Challenge.
Set out the lines below as a numbered list, leaving out any blank lines.

Given data.
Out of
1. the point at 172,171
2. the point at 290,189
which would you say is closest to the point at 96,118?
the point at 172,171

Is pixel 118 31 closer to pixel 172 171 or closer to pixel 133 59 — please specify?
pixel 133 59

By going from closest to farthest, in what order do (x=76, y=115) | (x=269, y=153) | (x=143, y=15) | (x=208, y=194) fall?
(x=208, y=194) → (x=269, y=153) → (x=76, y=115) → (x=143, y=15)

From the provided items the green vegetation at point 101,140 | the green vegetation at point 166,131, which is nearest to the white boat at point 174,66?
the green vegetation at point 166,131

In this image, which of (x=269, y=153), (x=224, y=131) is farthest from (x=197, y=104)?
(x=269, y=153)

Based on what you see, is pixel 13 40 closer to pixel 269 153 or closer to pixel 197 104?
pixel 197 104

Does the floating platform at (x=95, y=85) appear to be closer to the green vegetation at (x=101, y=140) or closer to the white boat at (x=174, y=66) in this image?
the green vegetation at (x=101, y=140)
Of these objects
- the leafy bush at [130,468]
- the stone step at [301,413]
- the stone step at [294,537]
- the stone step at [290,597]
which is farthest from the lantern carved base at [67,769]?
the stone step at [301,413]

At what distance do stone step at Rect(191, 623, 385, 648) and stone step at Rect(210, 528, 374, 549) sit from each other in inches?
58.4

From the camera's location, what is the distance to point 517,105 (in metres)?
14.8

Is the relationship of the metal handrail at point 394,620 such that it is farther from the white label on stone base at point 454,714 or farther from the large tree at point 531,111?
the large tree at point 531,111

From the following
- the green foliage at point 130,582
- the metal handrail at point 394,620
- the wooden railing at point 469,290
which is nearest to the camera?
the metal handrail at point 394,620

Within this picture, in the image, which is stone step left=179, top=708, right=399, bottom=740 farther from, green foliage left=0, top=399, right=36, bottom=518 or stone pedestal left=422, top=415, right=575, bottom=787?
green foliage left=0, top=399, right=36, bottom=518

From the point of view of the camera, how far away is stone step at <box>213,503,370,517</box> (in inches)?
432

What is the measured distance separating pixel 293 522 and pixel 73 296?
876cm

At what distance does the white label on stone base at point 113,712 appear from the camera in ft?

Solved problem.
1. Out of
2. 1. the point at 172,171
3. 2. the point at 290,189
4. which would you say is closest to the point at 96,118?
5. the point at 172,171
6. Is pixel 118 31 closer to pixel 172 171 or closer to pixel 133 59 — please specify?
7. pixel 133 59
8. By going from closest to farthest, in what order do (x=76, y=115) | (x=269, y=153) | (x=143, y=15) | (x=208, y=194) fall?
9. (x=208, y=194) → (x=269, y=153) → (x=76, y=115) → (x=143, y=15)
10. From the provided items the green vegetation at point 101,140 | the green vegetation at point 166,131, which is nearest to the white boat at point 174,66?
11. the green vegetation at point 166,131
12. In this image, which of (x=269, y=153), (x=224, y=131) is farthest from (x=197, y=104)?
13. (x=269, y=153)
14. Based on what you see, is pixel 13 40 closer to pixel 269 153 or closer to pixel 197 104?
15. pixel 197 104
16. Does the floating platform at (x=95, y=85) appear to be closer to the green vegetation at (x=101, y=140) or closer to the white boat at (x=174, y=66) in this image?
17. the green vegetation at (x=101, y=140)
18. Of these objects
19. - the leafy bush at [130,468]
20. - the stone step at [301,413]
21. - the stone step at [294,537]
22. - the stone step at [290,597]
23. which is farthest from the lantern carved base at [67,769]?
24. the stone step at [301,413]
25. At what distance do stone step at Rect(191, 623, 385, 648) and stone step at Rect(210, 528, 374, 549) sit from each other in inches?
26. 58.4
27. From the camera's location, what is the distance to point 517,105 (in metres)?
28. 14.8
29. Is the relationship of the metal handrail at point 394,620 such that it is farther from the white label on stone base at point 454,714 or farther from the large tree at point 531,111?
30. the large tree at point 531,111
31. From the following
32. - the green foliage at point 130,582
33. - the metal handrail at point 394,620
34. - the wooden railing at point 469,290
35. which is nearest to the camera?
36. the metal handrail at point 394,620
37. Within this picture, in the image, which is stone step left=179, top=708, right=399, bottom=740 farther from, green foliage left=0, top=399, right=36, bottom=518 or stone pedestal left=422, top=415, right=575, bottom=787?
38. green foliage left=0, top=399, right=36, bottom=518
39. From the point of view of the camera, how far away is stone step at <box>213,503,370,517</box> (in inches)?
40. 432
41. What is the measured distance separating pixel 293 522 and pixel 73 296?
42. 876cm
43. At what distance does the white label on stone base at point 113,712 appear from the camera in ft?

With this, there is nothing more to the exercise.